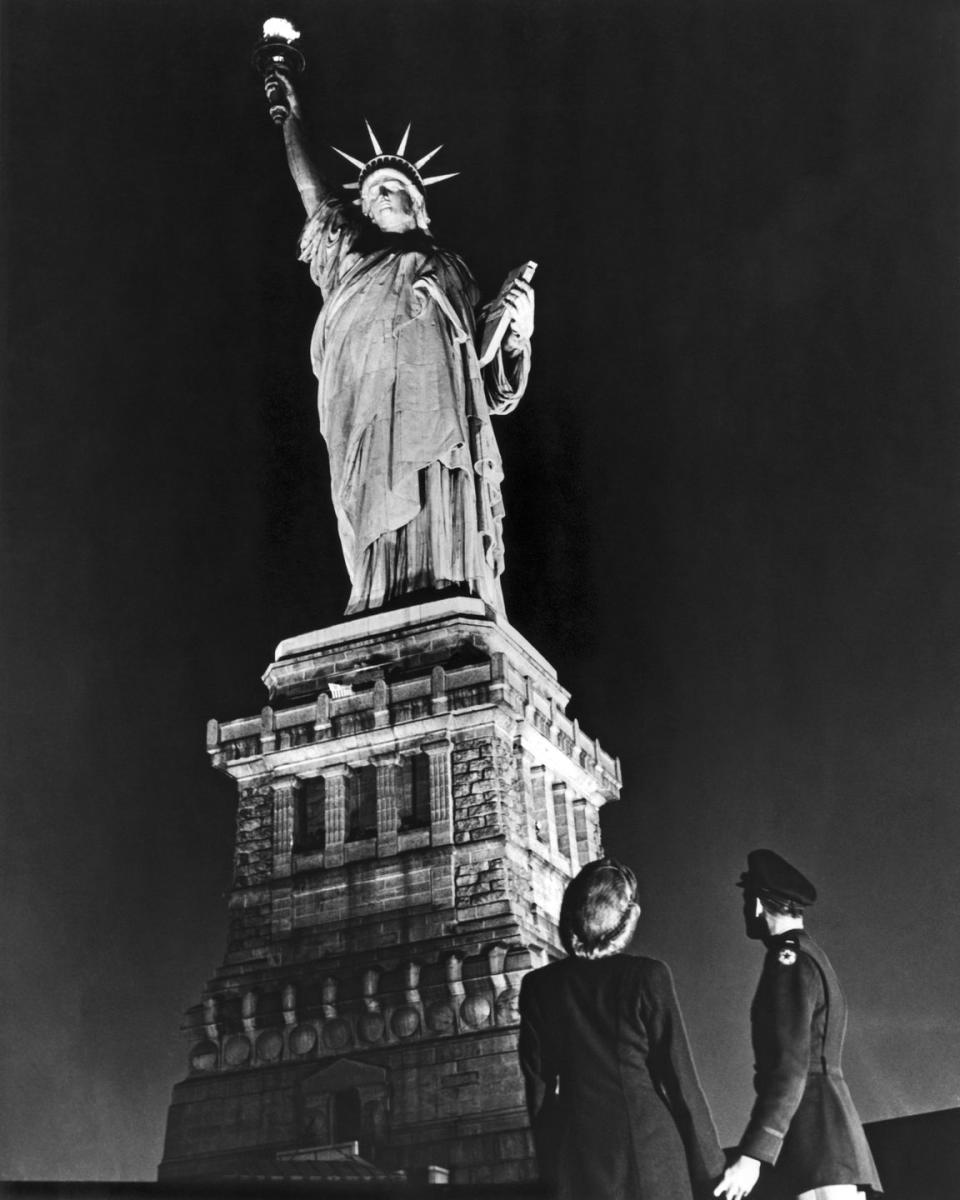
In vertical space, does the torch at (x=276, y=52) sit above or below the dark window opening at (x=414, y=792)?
above

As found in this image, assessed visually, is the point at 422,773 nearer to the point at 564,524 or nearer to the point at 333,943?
the point at 333,943

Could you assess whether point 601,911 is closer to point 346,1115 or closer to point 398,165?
point 346,1115

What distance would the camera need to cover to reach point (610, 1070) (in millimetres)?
8625

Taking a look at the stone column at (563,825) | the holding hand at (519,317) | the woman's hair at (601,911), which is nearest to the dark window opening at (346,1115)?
the stone column at (563,825)

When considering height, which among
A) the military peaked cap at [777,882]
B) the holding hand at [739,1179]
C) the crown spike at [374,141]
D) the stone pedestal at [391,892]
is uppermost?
the crown spike at [374,141]

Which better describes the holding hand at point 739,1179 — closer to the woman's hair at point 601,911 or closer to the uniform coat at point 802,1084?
the uniform coat at point 802,1084

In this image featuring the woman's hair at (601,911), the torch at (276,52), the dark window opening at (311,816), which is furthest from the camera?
the torch at (276,52)

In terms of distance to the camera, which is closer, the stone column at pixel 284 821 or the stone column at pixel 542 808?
the stone column at pixel 284 821

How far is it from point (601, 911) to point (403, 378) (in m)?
19.5

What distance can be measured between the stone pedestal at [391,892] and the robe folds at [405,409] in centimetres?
165

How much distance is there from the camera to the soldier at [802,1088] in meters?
9.17

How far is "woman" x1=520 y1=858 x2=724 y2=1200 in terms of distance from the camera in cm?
848

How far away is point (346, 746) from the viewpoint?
2411 cm

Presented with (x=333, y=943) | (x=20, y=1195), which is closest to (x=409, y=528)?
(x=333, y=943)
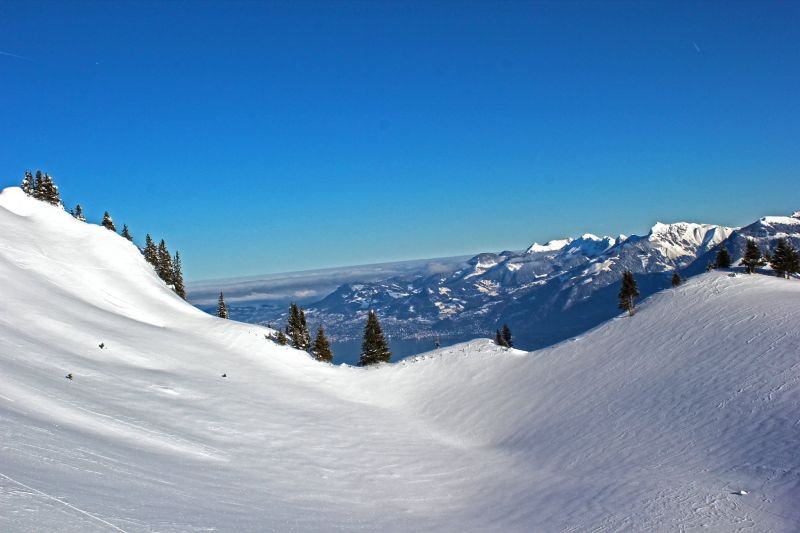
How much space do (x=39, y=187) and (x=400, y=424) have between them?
80.5m

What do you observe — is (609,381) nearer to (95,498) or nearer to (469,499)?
(469,499)

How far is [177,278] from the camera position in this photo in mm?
90312

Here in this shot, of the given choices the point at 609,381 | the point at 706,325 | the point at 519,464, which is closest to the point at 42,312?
the point at 519,464

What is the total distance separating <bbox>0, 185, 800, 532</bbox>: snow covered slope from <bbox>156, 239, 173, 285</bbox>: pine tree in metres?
33.2

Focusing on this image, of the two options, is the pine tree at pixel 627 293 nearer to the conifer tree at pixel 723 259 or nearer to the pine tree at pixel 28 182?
the conifer tree at pixel 723 259

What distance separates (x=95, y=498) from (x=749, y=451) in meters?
24.1

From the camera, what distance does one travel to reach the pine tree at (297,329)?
61.2m

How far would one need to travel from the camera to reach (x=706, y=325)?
36.9 metres

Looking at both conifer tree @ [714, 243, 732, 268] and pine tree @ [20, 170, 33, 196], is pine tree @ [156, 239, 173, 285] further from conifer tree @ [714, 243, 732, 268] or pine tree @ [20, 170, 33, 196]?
conifer tree @ [714, 243, 732, 268]

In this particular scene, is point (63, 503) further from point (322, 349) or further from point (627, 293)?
point (627, 293)

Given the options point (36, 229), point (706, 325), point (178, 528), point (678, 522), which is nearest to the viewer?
point (178, 528)

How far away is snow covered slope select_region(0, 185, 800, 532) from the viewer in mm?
14562

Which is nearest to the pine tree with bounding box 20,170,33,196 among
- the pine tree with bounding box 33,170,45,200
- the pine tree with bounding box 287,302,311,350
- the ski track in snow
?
the pine tree with bounding box 33,170,45,200

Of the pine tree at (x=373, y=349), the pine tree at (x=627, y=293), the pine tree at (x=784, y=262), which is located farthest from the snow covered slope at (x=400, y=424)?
the pine tree at (x=784, y=262)
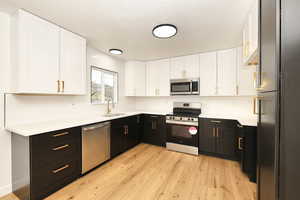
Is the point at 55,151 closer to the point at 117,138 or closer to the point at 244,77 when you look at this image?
the point at 117,138

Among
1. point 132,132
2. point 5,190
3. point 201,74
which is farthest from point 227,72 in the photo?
point 5,190

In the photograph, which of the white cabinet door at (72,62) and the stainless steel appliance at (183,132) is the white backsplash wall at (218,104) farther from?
the white cabinet door at (72,62)

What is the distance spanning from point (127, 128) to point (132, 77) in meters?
1.64

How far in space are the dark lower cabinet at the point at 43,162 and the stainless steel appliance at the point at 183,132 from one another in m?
2.12

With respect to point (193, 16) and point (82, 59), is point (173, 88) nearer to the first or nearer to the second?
point (193, 16)

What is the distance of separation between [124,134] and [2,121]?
1.98 m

_ _ _ _ _ _ _

* [Exercise task] Give back, word for word, the lines above from the line containing "Is the point at 55,151" through the last line, with both ends included and nothing else.

* [Task result]
Is the point at 55,151 closer to the point at 117,138 or closer to the point at 244,77 when you look at this image?
the point at 117,138

Among
1. point 132,132
2. point 5,190
3. point 201,74
which is farthest from point 227,72 in the photo?
point 5,190

In the photograph, which of the white cabinet door at (72,62) and the stainless steel appliance at (183,132) is the white backsplash wall at (218,104) farther from?
the white cabinet door at (72,62)

What is the distance spanning from point (127, 128) to point (132, 77) in meters?
1.64

How far in space are the dark lower cabinet at the point at 43,162 and the stainless steel appliance at the point at 183,132 from one another in m?
2.12

With respect to point (193, 16) and point (82, 59), is point (173, 88) nearer to the first or nearer to the second?
point (193, 16)

What is the distance of separation between [124,134] and [2,121]?
1.98 m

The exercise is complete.